_AIM_
Reproduce the lines of the data starting with the line containing "Within this given" and going on through the line containing "the green foliage at point 75,112, the", both included.
═════ STORED DATA ═════
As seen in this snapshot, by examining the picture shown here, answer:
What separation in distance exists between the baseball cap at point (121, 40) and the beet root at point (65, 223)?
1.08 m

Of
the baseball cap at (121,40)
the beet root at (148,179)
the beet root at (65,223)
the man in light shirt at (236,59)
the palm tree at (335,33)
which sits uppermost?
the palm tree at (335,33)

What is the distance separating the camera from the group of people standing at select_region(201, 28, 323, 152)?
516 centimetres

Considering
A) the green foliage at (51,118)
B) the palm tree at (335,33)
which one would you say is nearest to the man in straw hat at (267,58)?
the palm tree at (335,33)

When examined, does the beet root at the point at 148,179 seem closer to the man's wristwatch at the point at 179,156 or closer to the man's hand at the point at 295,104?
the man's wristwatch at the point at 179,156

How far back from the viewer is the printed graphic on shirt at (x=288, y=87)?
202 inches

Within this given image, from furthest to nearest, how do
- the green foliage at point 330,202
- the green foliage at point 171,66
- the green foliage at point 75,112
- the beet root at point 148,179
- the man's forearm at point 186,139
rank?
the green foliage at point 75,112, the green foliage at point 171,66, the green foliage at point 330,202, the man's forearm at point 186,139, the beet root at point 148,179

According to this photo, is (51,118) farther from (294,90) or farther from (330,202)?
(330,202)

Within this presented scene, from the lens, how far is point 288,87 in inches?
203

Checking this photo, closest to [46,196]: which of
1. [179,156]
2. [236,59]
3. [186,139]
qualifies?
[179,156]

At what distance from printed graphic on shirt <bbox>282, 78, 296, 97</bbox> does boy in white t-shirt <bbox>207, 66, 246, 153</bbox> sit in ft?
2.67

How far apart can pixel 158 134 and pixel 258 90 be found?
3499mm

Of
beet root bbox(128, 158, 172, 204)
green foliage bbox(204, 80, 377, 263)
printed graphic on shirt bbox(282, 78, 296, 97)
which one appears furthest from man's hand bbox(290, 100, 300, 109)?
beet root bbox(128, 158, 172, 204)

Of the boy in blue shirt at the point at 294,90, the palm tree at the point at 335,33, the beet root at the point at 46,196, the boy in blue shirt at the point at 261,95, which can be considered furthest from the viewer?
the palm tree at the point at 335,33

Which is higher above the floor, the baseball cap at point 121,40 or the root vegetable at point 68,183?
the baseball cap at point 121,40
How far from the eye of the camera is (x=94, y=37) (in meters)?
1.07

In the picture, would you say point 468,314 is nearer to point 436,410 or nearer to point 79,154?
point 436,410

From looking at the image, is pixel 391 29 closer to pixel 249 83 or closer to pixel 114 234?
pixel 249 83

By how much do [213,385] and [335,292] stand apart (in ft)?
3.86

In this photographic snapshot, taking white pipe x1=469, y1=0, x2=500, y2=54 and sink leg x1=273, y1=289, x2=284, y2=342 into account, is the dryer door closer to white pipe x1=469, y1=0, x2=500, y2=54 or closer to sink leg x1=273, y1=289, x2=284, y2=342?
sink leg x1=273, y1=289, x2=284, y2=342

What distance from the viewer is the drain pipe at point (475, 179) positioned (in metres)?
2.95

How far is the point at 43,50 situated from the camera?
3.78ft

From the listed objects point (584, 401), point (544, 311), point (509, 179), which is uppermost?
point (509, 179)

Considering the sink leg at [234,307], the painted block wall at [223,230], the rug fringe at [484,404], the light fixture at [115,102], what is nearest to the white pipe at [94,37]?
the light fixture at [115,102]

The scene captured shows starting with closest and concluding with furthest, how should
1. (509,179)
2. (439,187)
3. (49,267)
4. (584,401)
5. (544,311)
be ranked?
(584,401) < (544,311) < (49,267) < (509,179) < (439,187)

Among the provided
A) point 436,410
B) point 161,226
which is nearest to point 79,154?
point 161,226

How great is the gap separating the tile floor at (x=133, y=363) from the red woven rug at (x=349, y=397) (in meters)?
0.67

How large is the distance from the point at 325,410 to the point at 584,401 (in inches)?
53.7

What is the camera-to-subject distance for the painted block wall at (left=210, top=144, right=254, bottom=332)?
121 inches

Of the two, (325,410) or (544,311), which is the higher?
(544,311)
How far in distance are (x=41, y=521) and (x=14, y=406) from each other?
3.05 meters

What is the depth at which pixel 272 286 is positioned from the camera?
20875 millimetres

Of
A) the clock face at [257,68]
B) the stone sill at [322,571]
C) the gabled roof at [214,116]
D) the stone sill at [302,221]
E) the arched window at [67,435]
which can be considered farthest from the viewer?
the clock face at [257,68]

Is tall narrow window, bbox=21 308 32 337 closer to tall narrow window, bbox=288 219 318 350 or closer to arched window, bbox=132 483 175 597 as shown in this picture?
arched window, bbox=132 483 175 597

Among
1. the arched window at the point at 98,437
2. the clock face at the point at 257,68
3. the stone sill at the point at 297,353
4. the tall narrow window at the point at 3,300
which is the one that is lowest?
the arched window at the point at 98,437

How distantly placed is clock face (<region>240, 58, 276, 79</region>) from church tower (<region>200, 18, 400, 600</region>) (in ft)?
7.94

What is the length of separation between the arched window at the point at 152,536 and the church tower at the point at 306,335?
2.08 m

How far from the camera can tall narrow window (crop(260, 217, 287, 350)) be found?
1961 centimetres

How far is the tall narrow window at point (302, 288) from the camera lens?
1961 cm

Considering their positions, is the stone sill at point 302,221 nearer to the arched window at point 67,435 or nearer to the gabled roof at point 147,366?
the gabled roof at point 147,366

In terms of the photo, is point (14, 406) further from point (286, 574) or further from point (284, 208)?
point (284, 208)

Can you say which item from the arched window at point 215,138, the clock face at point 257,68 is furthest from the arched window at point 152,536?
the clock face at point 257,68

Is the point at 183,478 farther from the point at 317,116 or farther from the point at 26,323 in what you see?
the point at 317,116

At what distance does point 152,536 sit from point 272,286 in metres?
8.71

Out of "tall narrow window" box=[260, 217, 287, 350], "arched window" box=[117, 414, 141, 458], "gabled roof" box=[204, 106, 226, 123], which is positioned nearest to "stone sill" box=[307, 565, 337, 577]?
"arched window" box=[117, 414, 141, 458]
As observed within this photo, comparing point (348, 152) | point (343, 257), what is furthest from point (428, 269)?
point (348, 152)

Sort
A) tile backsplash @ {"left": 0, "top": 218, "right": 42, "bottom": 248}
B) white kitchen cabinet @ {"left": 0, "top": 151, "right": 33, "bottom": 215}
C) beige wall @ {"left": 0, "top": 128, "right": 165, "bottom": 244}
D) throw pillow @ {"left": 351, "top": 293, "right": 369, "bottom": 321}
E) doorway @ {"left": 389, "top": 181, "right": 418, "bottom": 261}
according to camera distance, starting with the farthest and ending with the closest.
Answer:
═════
_COMPLETED EXERCISE_
Within this given image, from furthest to nearest, how do
- the green foliage at point 330,202
- the green foliage at point 171,66
- the green foliage at point 75,112
- the beet root at point 148,179
- the man's forearm at point 186,139
rank?
the green foliage at point 75,112, the green foliage at point 171,66, the green foliage at point 330,202, the man's forearm at point 186,139, the beet root at point 148,179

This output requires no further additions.